Format each line of the material below as one string in a JSON list, skipping blank lines and leaving the pictures out.

— BEGIN —

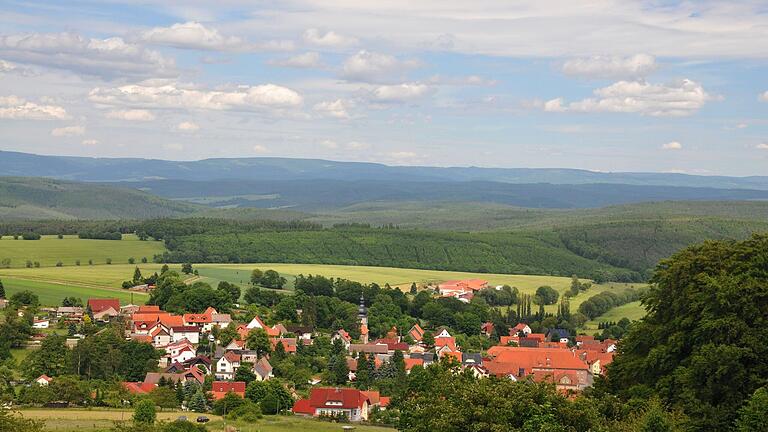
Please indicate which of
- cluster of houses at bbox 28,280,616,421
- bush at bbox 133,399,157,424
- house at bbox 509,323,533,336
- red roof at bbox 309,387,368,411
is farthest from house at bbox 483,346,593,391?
bush at bbox 133,399,157,424

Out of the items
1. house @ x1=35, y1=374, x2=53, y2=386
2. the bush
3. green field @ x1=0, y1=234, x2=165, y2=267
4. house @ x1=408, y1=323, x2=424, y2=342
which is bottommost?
house @ x1=408, y1=323, x2=424, y2=342

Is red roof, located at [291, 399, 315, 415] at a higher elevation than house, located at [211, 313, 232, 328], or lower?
lower

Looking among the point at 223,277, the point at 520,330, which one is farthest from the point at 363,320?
the point at 223,277

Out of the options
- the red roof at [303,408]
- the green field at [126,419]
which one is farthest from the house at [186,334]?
the green field at [126,419]

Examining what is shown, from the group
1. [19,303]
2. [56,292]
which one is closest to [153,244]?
[56,292]

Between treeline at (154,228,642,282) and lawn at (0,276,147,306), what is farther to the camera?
treeline at (154,228,642,282)

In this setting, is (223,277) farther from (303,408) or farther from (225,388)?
(303,408)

— END —

▶ [OUTPUT OF THE TASK]:
[
  "Please indicate which of",
  "- cluster of houses at bbox 28,280,616,421",
  "- bush at bbox 133,399,157,424",
  "- house at bbox 509,323,533,336",
  "- red roof at bbox 309,387,368,411",
  "is farthest from house at bbox 483,346,593,391?",
  "bush at bbox 133,399,157,424",
  "Out of the items",
  "1. house @ x1=35, y1=374, x2=53, y2=386",
  "2. the bush",
  "3. green field @ x1=0, y1=234, x2=165, y2=267",
  "4. house @ x1=408, y1=323, x2=424, y2=342",
  "which is bottommost?",
  "house @ x1=408, y1=323, x2=424, y2=342",
  "Is red roof, located at [291, 399, 315, 415] at a higher elevation than house, located at [211, 313, 232, 328], or lower?",
  "lower",
  "Looking among the point at 223,277, the point at 520,330, which one is farthest from the point at 363,320?",
  "the point at 223,277",
  "Out of the options",
  "- the red roof at [303,408]",
  "- the green field at [126,419]",
  "which one is farthest from the house at [186,334]?",
  "the green field at [126,419]",
  "Examining what is shown, from the group",
  "1. [19,303]",
  "2. [56,292]",
  "which one is closest to [153,244]?",
  "[56,292]",
  "Between treeline at (154,228,642,282) and lawn at (0,276,147,306), what is farther to the camera?",
  "treeline at (154,228,642,282)",
  "In this setting, is (223,277) farther from (303,408) or farther from (225,388)?",
  "(303,408)"
]